THE STORIES BEHIND THE HEADLINES

Abu Dhabi

London

New York

Tuesday 20th March 2018

A Hezbollah Explosives Stockpile in London Raises Concerns About Iran's Plans in Europe

Counterterrorism & Security

Ahmed Fathi

Tue, 11 Jun 2019 07:58 GMT

Extremists linked to Iran-backed Hezbollah stockpiled bomb-making elements in London in 2015, in a case that was "hidden from the public", for nearly four years.

The security forces managed to thwart what it described as a "conspiracy" through a secret intelligence operation, the Telegraph reported through unnamed sources. 

The report revealed that the British security forces seized a secret warehouse where tons of explosives were stored on the outskirts of London and arrested those they said were terrorists linked to Iran, the newspaper said.

Hezbollah extremists had hidden thousands of ammonium nitrate containers, used as part of the preparation for homemade bombs, only months after the United Kingdom signed the Iranian nuclear deal.
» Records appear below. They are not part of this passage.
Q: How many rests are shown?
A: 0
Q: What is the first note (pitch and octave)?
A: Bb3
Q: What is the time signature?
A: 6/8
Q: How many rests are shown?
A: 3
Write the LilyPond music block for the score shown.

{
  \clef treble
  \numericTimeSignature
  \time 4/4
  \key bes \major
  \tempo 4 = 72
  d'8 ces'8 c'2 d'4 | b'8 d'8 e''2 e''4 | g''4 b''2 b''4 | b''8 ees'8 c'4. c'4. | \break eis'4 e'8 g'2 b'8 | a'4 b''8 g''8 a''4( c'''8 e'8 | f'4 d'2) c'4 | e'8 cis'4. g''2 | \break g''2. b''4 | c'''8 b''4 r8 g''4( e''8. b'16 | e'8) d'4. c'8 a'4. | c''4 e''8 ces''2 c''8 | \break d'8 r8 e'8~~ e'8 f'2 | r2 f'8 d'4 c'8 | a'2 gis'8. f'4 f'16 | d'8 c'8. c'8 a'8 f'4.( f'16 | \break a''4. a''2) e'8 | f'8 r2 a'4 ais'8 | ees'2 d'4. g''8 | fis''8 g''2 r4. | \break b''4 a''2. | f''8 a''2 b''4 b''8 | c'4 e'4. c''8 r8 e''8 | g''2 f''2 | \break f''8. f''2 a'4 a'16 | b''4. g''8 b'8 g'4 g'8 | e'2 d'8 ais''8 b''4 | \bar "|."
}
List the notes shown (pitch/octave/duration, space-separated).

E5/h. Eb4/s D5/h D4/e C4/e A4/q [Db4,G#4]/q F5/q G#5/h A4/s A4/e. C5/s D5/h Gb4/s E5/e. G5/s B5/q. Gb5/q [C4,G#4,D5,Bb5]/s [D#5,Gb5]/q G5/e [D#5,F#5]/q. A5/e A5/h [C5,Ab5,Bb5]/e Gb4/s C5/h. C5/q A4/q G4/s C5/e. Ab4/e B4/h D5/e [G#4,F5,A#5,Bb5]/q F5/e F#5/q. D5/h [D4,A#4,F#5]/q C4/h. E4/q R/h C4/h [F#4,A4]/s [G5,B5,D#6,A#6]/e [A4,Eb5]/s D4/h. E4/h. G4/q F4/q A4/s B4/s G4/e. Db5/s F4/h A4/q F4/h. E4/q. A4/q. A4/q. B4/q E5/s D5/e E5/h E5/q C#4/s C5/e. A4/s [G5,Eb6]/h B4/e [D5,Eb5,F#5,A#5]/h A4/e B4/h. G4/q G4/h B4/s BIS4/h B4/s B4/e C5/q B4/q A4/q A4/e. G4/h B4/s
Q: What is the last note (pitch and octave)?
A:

The newspaper described the authorities' findings as "horrific".

The operation, carried out in 2015, resulted in the seizure of 3 metric tons of ammonium nitrate, more than the Oklahoma City bombing, which killed 168 people and damaged hundreds of buildings. 

The Telegraph reported that British police raided four properties in north-western London; 3 companies and a house. During the security campaign, they arrested a man in his forties on suspicion of planning a "terrorist" event but he was later released without charge. 

The newspaper’s opinion is that the authorities hid the subject in order to keep the Iranian nuclear deal alive, revealing that the then prime minister of Britain was not Teresa May but David Cameron. Theresa May was in charge of the Home Office. 

The agents of the anti-terrorism unit of the Metropolitan Police launched a secret operation in an attempt to learn more about the operation, after receiving information from foreign sources. "This operation was to uncover the Iranian conspiracy against the European capital, using elements of the terrorist militia Hezbollah," the source told the newspaper. 

The terrorists had taken over as a cover a factory making ice packs used for medical purposes. At first glance, they may look harmless, but once the packaging is folded, its internal content reacts, turning into a very cold substance, the newspaper reported.

The security services noted that the factory did not dispose of the open packages; it collected them and removed ammonium nitrate from them. 

Furthermore, British security services said they were aware of the danger of ammonium nitrate, used to kill 168 people in Oklahoma City in 1995 and 202 in Bali in 2002. 

The Telegraph says British intelligence took a long time to come to a decision because it wanted to get a clearer picture of whether Iran and Hezbollah were involved in the explosives factory. 

It added that then Prime Minister David Cameron and Interior Minister Teresa May were informed, but MPs who were discussing the ban on Hezbollah in Britain were not informed.

The results of the British intelligence investigation revealed a close relationship between Iran and the dubious elements through the mediator (Hezbollah). The elements that had not yet been identified continued to be targeted for terrorist attacks.

In January 2018, the British government passed a law classifying the Hezbollah militia, with all its branches, as a terrorist organisation, in the presence of the Minister of Security, a representative of the government's position, who did not explicitly refer to the plot. "The aim of the law is to support the UK's efforts to disrupt those who practice terrorism," he said. 

The discovery of this stockpile in London brings to the fore the attacks in Europe in recent years, which have taken place without any claim of responsibility. Governments are concerned about possible future attacks.